In summary: You have a small request over a simple protocol that requires few resources turned into a large reply on a more complex protocol that requires substantially more resources.
One of the differences between UDP and TCP is that with UDP, there is no handshake. You send the request and you forget about it; it is a “stateless” protocol. With TCP, there is a handshake that requires substantially more computer resources. Additionally, it is also fairly easy to spoof the source IP address.
Combining these two makes a great attack vector for conducting an amplification attack against specific targets.
The folks at OpenDNS have described how these DNS amplification attacks work. The same patterns have been observed by CloudFlare.
Protection against these types of attacks requires a multilayered approach. DNS administrators should ensure that their recursive name servers are not open resolvers by limiting the list of clients that can do a recursive query. For authoritative name servers you should implement response rate limiting response rate limiting (RRL). Network administrators can help by only allowing known network prefixes to leave their network (implementing BCP 38). This helps fight all UDP based DDoS amplification attacks (DNS, SNMP, NTP, etc.).
Conclusion
A random DNS server quickly receives a lot of queries for open resolver tests. This internet noise will polute the logs, which makes it harder for you to detect attacks on your DNS infrastructrue.
A honeypot DNS server is one of the tools that allows you to capture this Internet noise.

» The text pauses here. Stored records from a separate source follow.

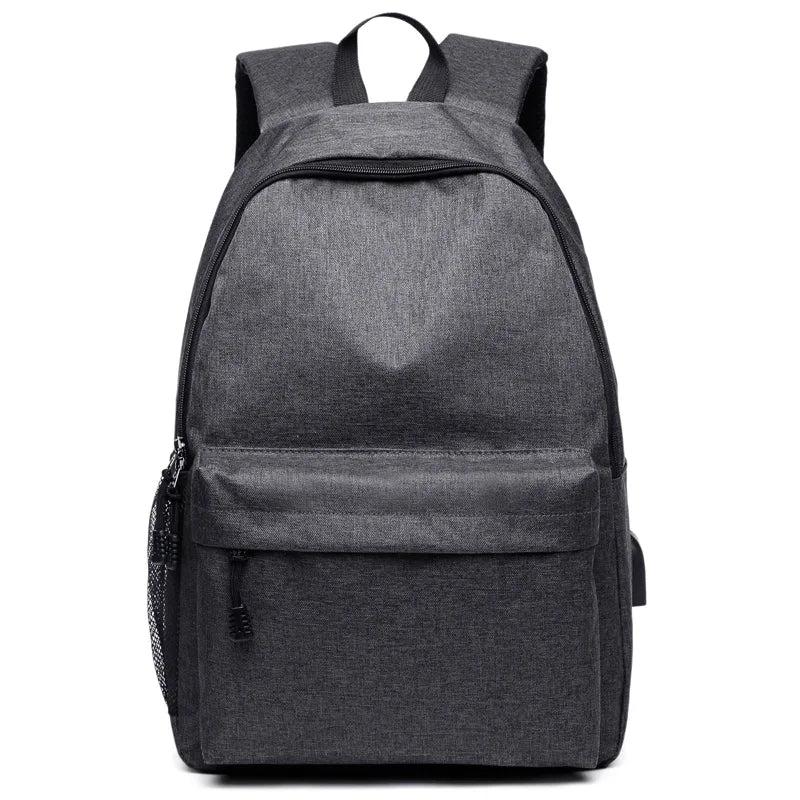 Canvas Women Backpacks USB Charging Backpack School Bags for Teenagers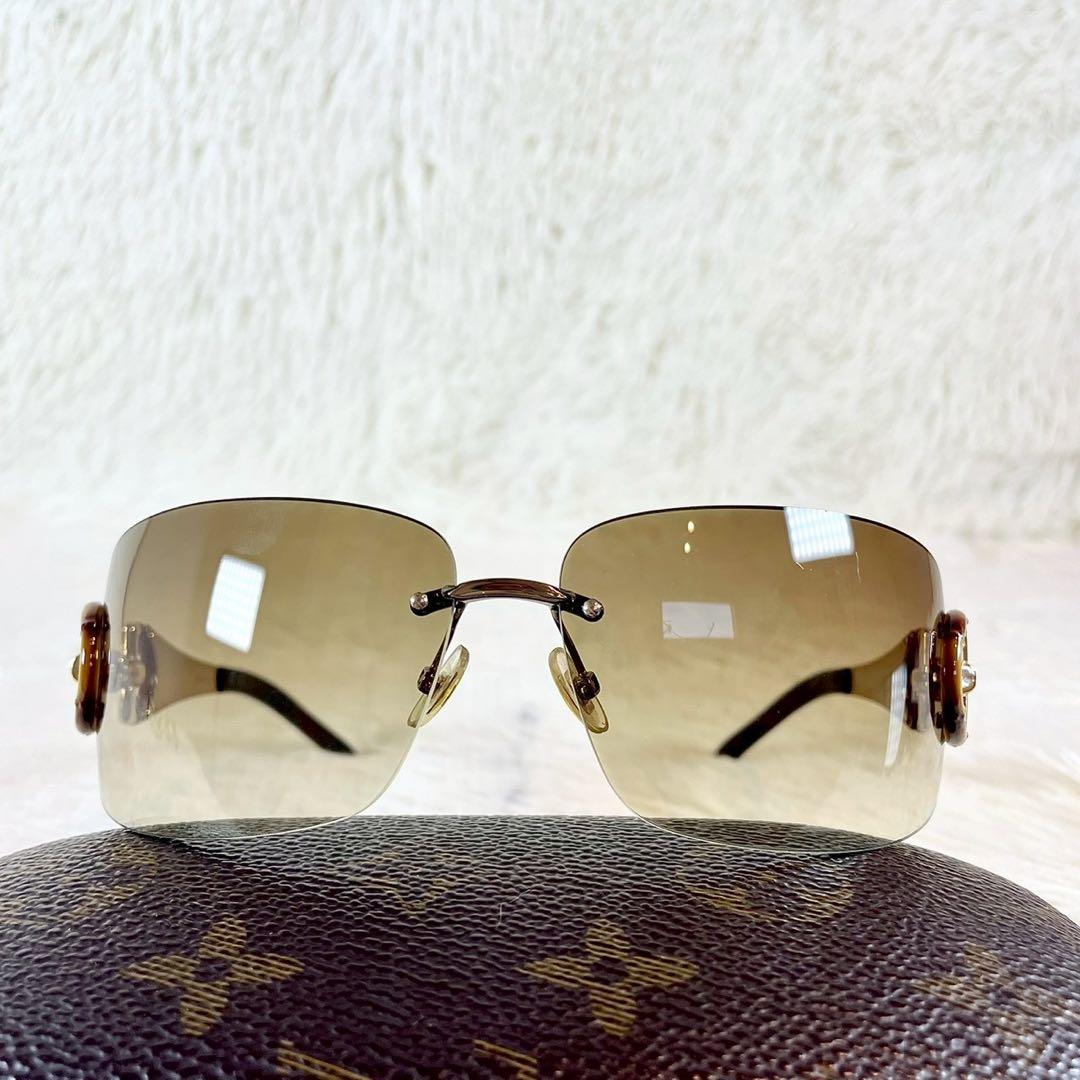 美品　GUCCI　サングラス　GG2801　ホースビット　バンブー　ブラウン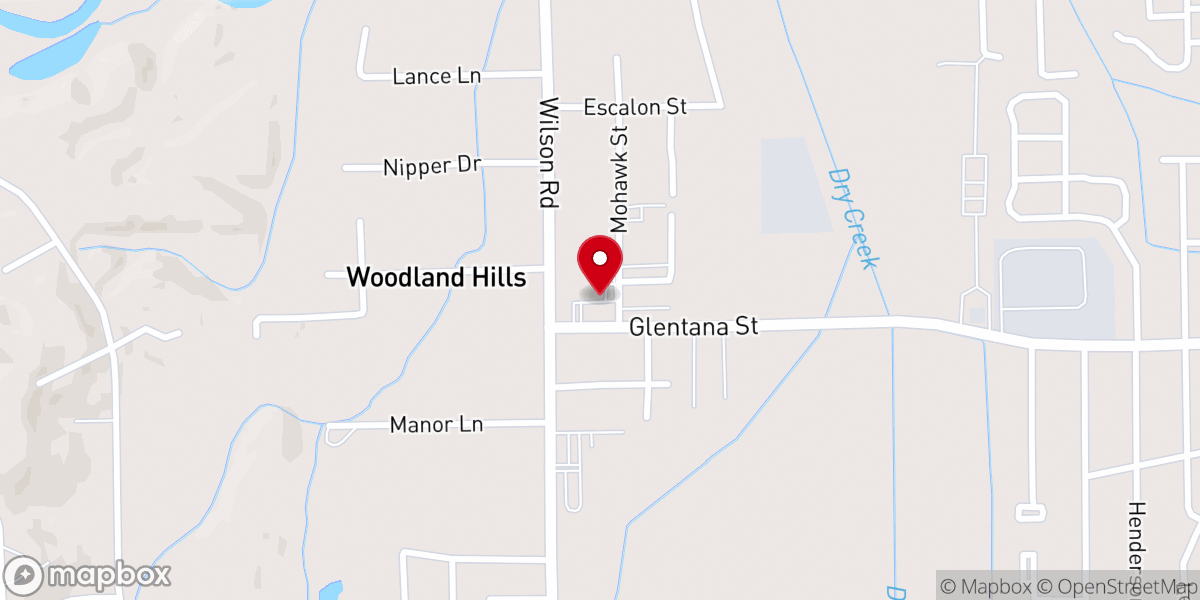 Map showing location of Elizabeth Terrace Baptist Church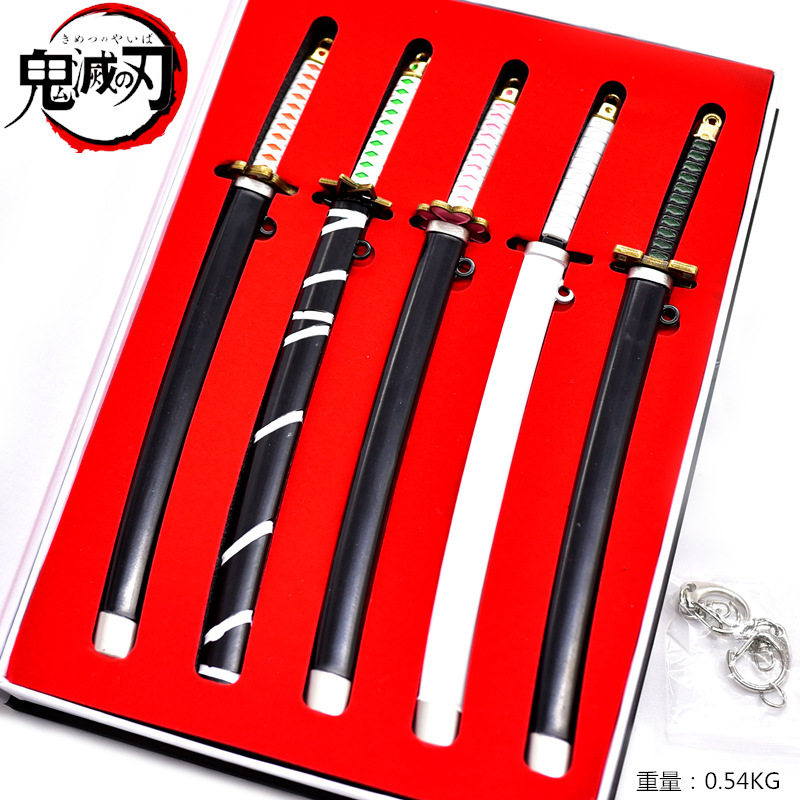 鬼灭周边日轮刀水柱虫蛀我妻善逸鞘刀武器兵器模型套装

With the use of a few scripts, you can easily filter out the top scanners from the honeypot dataset. You can then use this white list to filter them from your real DNS logs and put more value in your log-monitoring or SIEM solution. Some kind of manual verification of the white list is still necessary, though, to prevent genuine attackers from ending up on your white list.